THE family of a teenager left paralysed after diving into a shallow swimming pool a year ago have appealed for donations as he prepares to leave hospital.

Tristan Green, 19, has been at Stoke Mandeville Hospital, Buckinghamshire, after the horrific accident last July left him unable to move from the chest down.

Now he has secured a two-bedroom ground-floor flat in Highwoods, Colchester, bringing him closer to his family at long last. He will receive round-the-clock care.

Tristan is set to move into the flat on September 14, four days after his release from hospital.

But the costs to Tristan’s family to visit him in hospital every weekend have taken their toll and an appeal has been launched for donated items to furnish the flat.

Mum Dawn, 43, of Prettygate, Colchester, said: “Tristan has really been given a boost now, knowing he is going to have his own place. We need everything apart from a sofa.

“We haven’t got a lot of money left now – it costs us £100 a week to see him.”

Dawn, husband James, 38, and their youngest son Harvey, three, visit Tristan every weekend, staying a night in a Premier Inn close to the hospital.

At first Tristan was in Addenbrooke’s Hospital, Cambridge, before he was transferred to Stoke Mandeville for rehabilitation and physiotherapy last October.

His prognosis still remains unclear.

Dawn said: “He has not really got anymovement back. He has got some feeling in his feet.

“They still class it as early days, you cannot put a timescale on it.”

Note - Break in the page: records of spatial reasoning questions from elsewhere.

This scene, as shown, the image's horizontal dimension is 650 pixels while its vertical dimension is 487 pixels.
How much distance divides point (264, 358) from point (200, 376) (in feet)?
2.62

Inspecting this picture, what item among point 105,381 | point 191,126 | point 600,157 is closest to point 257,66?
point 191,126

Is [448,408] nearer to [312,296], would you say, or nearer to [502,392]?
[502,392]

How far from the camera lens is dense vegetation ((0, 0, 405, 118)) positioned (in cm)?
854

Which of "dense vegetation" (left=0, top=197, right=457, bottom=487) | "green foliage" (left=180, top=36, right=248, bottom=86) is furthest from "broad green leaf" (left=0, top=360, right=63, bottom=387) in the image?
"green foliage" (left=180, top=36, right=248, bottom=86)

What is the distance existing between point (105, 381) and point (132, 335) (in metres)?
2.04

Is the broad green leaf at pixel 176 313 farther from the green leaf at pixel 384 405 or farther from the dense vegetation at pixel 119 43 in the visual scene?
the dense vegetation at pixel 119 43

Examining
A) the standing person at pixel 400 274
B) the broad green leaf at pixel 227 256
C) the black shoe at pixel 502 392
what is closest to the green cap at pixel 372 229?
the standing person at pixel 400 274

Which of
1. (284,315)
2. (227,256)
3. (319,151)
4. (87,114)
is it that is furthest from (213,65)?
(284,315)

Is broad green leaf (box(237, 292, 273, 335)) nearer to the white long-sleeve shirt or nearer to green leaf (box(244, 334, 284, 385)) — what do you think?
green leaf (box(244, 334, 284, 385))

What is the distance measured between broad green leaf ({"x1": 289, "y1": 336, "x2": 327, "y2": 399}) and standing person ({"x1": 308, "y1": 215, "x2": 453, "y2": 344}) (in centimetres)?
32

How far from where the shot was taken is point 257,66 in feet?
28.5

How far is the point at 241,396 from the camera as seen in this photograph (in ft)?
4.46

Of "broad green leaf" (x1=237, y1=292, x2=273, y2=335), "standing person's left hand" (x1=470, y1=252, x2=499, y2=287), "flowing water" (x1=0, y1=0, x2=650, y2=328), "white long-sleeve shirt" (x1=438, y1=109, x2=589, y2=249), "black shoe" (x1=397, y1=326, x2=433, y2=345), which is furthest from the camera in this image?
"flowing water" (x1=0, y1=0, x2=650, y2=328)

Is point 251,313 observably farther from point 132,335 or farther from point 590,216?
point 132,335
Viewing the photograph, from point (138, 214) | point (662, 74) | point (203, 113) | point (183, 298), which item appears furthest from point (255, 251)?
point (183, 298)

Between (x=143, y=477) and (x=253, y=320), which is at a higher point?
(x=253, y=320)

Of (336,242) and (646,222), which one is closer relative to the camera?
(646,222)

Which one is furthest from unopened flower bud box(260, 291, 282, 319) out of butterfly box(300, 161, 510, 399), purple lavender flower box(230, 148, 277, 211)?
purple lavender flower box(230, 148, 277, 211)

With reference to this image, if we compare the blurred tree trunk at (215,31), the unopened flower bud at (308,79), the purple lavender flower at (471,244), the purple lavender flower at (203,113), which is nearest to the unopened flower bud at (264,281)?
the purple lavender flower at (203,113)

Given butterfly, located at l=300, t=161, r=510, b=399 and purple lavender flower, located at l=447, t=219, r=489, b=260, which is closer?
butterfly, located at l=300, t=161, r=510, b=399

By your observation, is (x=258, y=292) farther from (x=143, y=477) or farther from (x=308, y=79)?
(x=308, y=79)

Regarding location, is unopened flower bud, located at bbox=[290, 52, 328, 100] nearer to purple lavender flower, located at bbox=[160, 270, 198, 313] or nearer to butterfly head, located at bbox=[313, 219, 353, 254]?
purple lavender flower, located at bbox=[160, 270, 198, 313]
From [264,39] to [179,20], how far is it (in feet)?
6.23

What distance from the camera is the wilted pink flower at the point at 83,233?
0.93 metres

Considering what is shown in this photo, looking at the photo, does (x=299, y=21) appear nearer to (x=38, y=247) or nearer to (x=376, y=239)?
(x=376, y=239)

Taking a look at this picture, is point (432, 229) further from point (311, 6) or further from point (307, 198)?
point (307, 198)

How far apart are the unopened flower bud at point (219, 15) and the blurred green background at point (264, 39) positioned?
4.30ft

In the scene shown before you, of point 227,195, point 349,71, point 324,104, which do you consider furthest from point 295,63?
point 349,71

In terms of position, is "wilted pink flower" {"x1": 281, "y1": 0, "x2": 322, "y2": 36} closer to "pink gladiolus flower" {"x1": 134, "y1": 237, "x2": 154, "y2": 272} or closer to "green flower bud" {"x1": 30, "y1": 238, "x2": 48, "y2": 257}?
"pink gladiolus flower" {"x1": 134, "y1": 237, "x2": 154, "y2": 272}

But she said her Colchester United supporter son, who has a season ticket for this year, remains in good spirits.

Dawn said: “I don’t know how he is doing it. He hardly has any down days and is learning to get on with it now.”

Tristan will be looked after for 24 hours a day by carers who will work in shifts and live with him at his flat.

He still needs help to wash and dress himself and with eating and drinking due to his loss of grip.

The accident happened at a friend’s house and left Tristan’s neck broken in two places and he had a bruised spinal chord.

All Tristan recalls is floating to the surface of the water and being in the helicopter on his way to hospital.

Dawn said: “When he comes out, one of the first things he wants to do is find the people who airlifted him.”